Exercise task>
In the review of Tangerine below, transcribe everything from "Tangerine is no" down to "never backs down.".

Text provided>
Film Review: ‘Tangerine’

★★★★☆

An acerbically funny yet emotionally engaging film about friendship and the surprising alliances that arise in marginalised America, Sean Baker’s Tangerine (2015) is a riotously entertaining portrait of life on the streets of LA. Baker has cultivated something of a reputation for telling conventional stories about unconventional characters, from an illegal Chinese immigrant struggling to raise money to pay of his debt in Take Out to the moral conundrum faced by an aspiring porn actress in Starlet.

Tangerine is no different, focusing on the exploits of Sin Dee (Kitana Kiki Rodriguez) and her friend Alexandra (Mya Taylor), two trans-gender prostitutes working on Santa Monica Boulevard. It’s Christmas Eve, and Sin Dee has just been released from a 28-day prison stint for solicitation. Enjoying a celebratory snack at Donut Shop with her best friend Alexandra, Sin-Dee learns her pimp boyfriend, Chester (James Ransone), has been sleeping around with a ‘fish’ (a cisgender white female). Determined to find the culprit, Sin-Dee hits the streets, dragging the audience along with her on a voyage through Tinseltown’s red-light district. It’s a simple premise, but one that explodes from the blocks and never backs down.

Baker shoots his cast with tremendous sympathy, never victimising or pitying them, while also managing to circumvent any accusations of anthropological fetishism. This intimacy was enabled by Baker’s decision to film on iPhones outfitted with anamorphic lens, although you’d never guess from the finished project. Shot in widescreen, Tangerine looks beautiful, and has clearly been edited and worked on in post-production by someone who appreciates the tactile qualities of celluloid, with each frame saturated with the energy and entropy of the streets; indeed LA has rarely looked this beautiful. Polanski once said that “Los Angeles is the most beautiful city in the world” before adding a slight addendum – “provided it’s seen at night, from a distance”.

Data supplied>

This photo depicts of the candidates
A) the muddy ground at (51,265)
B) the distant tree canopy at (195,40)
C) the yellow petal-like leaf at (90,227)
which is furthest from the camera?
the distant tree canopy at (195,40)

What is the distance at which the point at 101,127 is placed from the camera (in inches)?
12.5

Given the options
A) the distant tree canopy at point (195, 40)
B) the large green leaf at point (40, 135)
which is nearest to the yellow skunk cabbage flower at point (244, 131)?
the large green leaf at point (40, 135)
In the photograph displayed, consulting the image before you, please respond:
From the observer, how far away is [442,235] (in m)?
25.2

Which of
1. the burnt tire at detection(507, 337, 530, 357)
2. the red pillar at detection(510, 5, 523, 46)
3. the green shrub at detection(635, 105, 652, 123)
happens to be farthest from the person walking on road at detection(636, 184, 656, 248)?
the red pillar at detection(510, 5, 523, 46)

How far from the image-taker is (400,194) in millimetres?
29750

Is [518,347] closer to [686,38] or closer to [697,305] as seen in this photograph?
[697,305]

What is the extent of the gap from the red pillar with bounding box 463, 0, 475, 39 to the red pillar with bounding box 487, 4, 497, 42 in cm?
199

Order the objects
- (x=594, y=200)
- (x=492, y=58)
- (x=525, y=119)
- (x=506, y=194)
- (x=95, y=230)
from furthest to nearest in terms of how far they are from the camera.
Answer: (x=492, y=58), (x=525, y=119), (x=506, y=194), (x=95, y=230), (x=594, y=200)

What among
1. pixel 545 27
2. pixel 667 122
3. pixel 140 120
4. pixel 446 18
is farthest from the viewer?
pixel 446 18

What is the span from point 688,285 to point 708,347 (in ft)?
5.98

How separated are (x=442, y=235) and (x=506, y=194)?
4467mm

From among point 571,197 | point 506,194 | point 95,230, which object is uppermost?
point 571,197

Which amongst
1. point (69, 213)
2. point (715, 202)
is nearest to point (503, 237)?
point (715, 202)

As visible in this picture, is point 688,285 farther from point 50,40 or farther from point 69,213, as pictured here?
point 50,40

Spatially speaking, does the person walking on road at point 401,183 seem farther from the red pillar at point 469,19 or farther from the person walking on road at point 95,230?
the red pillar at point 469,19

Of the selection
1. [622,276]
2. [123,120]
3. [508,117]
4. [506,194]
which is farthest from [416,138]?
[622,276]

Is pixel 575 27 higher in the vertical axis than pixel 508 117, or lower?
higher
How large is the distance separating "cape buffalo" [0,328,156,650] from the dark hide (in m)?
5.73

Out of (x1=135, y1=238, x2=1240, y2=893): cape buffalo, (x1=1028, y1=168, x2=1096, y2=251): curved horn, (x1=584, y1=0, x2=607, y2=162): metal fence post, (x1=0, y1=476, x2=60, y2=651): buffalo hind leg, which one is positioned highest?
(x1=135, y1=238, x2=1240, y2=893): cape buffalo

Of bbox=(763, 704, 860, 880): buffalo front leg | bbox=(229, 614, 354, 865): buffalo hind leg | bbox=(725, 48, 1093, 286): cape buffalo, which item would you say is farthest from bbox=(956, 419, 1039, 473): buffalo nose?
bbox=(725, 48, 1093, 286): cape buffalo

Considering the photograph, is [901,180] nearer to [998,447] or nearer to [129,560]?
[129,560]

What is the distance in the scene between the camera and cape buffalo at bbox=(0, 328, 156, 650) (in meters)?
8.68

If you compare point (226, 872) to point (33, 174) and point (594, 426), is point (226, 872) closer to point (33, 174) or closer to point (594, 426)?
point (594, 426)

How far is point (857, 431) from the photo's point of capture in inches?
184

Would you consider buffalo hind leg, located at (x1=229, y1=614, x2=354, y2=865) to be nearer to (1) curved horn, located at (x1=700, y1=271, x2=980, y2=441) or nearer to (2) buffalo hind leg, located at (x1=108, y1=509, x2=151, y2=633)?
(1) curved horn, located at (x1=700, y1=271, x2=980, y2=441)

Final result>
Tangerine is no different, focusing on the exploits of Sin Dee (Kitana Kiki Rodriguez) and her friend Alexandra (Mya Taylor), two trans-gender prostitutes working on Santa Monica Boulevard. It’s Christmas Eve, and Sin Dee has just been released from a 28-day prison stint for solicitation. Enjoying a celebratory snack at Donut Shop with her best friend Alexandra, Sin-Dee learns her pimp boyfriend, Chester (James Ransone), has been sleeping around with a ‘fish’ (a cisgender white female). Determined to find the culprit, Sin-Dee hits the streets, dragging the audience along with her on a voyage through Tinseltown’s red-light district. It’s a simple premise, but one that explodes from the blocks and never backs down.